++++ Extrait du document

Ben Sira ne s’adresse pas au Seigneur mais plutôt à des tiers, quitte à citer sa prière dans la détresse. En inversant les sections « tu » et « il » (Propositions de lecture Si 51,1–12), Ben Sira opère un choix : non plus une liturgie, mais une action de grâces privée.

3. Psaume de louange (héb. 12a-o)

Le Ps de louange qui suit, quelle que soit l’hypothèse rédactionnelle retenue, rejoint la 2e partie de la structure traditionnelle (cf. Ps 118,29).

Réception

Intertextualité biblique

1–12 Scenario du juste en détresse Bien des citations ou des références à l’Écriture renvoient à des situations de détresse critique et exemplaire : Job, le psalmiste en péril (Ps 25 et autres psaumes de détresse), Jérémie persécuté, Jonas dans le ventre du grand poisson, Sophonie devant le Jour de YHWH, etc. Références en marge

Texte

Critique textuelle

12 (héb. 12a-o) Plus héb. Ms.B insère ici un psaume de louange de quinze versets. 

Propositions de lecture

12 (héb. 12a-o) Psaume authentique ? Quoi qu’il en soit de son origine incertaine (Critique textuelle Si 51,12), ce psaume, à la place que lui confère le manuscrit, pourrait constituer la louange que Ben Sira avait annoncée au v.12cd : il y a pleinement son sens, rejoignant la structure traditionnelle de l’action de grâces qui finit par l’action de grâces proprement dite (Genres littéraires Si 51,1–12). Son attribution à Ben Sira est discutée. Sa facture et nombre de ses expressions sont empruntés aux Psaumes : Intertextualité biblique Si 51,12.

Grammaire

12 car (héb. 12a-n) Explication ou exclamation ? Selon l’interprétation donnée à la conjonction ,

  • soit la motivation de la louange (« car »),
  • soit une exclamation (« Rendez grâce au Seigneur : éternel est son amour ! »), peut-être l’équivalent de « oui ».

12 gloire à tous ses fidèles (héb. 12o) Apposition ou objet direct ? ms.B : thlh lkl ḥsydyw. Autre traduction possible : « la gloire de tous ses fidèles », comme 2e complément du verbe « il élève » (et non comme apposition du substantif « corne »). Intertextualité biblique Si 51,12 (héb. 12o)

++++++++

Consigne 1: Citez tout le passage de l'extrait sur Ben Sira, depuis « 1–12 Scenario du » jusqu'à « de quinze versets. ».
Consigne 2: Relevez les figures bibliques que l'extrait sur Ben Sira donne comme exemples de situations de détresse critique et exemplaire.

++++ Les données

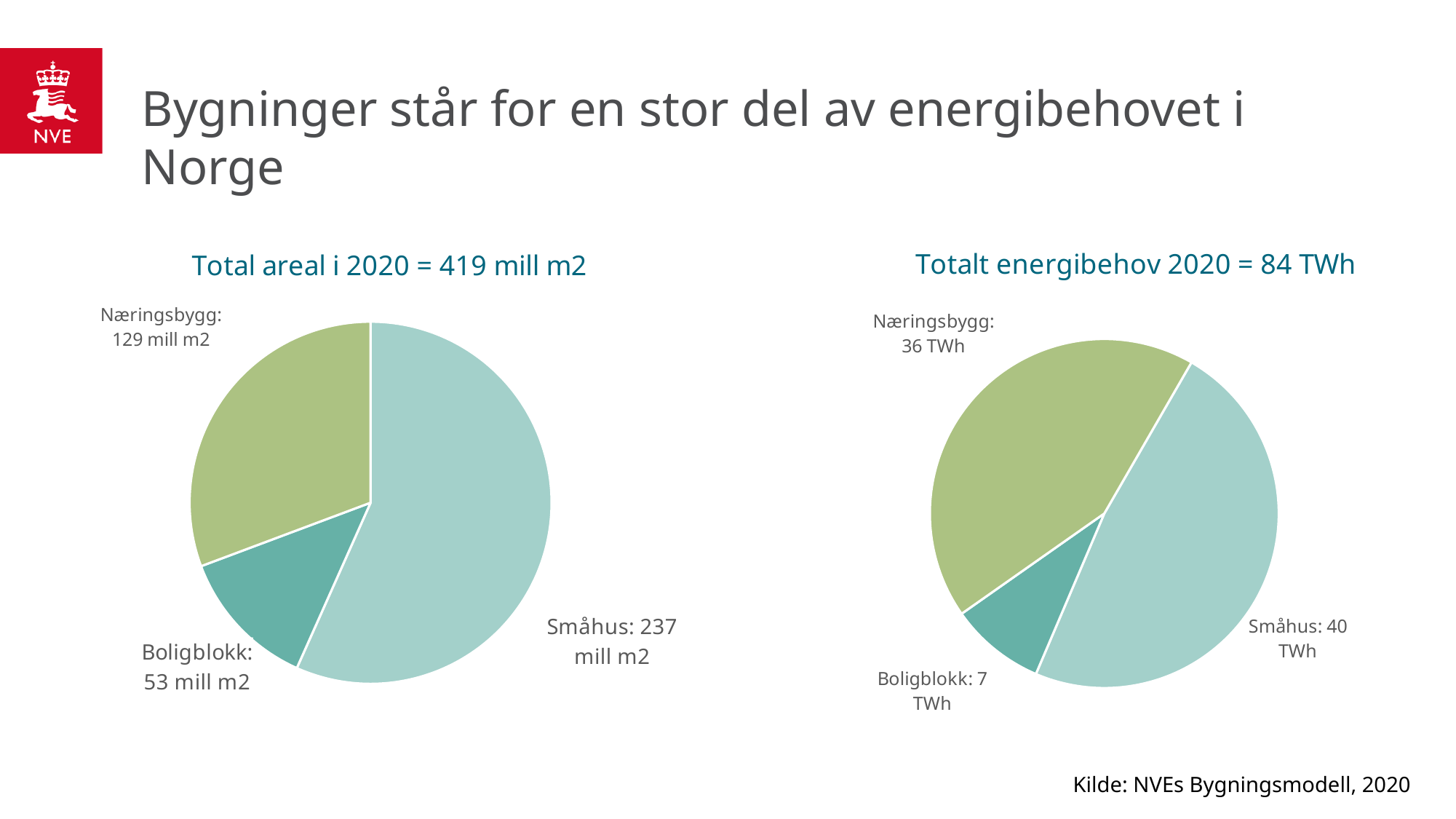
How many slices does the left pie chart 'Total areal i 2020 = 419 mill m2' have? 3 In the left pie chart 'Total areal i 2020 = 419 mill m2', what is the value for Boligblokk? 53 mill m2 In the right pie chart 'Totalt energibehov 2020 = 84 TWh', what is the value for Næringsbygg? 36 TWh What is the title of the right pie chart on the slide? Totalt energibehov 2020 = 84 TWh In the right pie chart 'Totalt energibehov 2020 = 84 TWh', what is the difference between Småhus and Boligblokk? 33 TWh In the left pie chart 'Total areal i 2020 = 419 mill m2', what is the value for Småhus? 237 mill m2 In the right pie chart 'Totalt energibehov 2020 = 84 TWh', which is larger: Småhus or Næringsbygg? Småhus What type of chart is used on the left side of the slide, titled 'Total areal i 2020 = 419 mill m2'? Pie chart In the left pie chart 'Total areal i 2020 = 419 mill m2', which category has the largest value? Småhus In the right pie chart 'Totalt energibehov 2020 = 84 TWh', which category has the smallest value? Boligblokk In the left pie chart 'Total areal i 2020 = 419 mill m2', what is the difference between Småhus and Næringsbygg? 108 mill m2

++++++++

Réponse 1:
1–12 Scenario du juste en détresse Bien des citations ou des références à l’Écriture renvoient à des situations de détresse critique et exemplaire : Job, le psalmiste en péril (Ps 25 et autres psaumes de détresse), Jérémie persécuté, Jonas dans le ventre du grand poisson, Sophonie devant le Jour de YHWH, etc. Références en marge

Texte

Critique textuelle

12 (héb. 12a-o) Plus héb. Ms.B insère ici un psaume de louange de quinze versets.

Réponse 2: Job ; le psalmiste en péril ; Jérémie persécuté ; Jonas dans le ventre du grand poisson ; Sophonie devant le Jour de YHWH.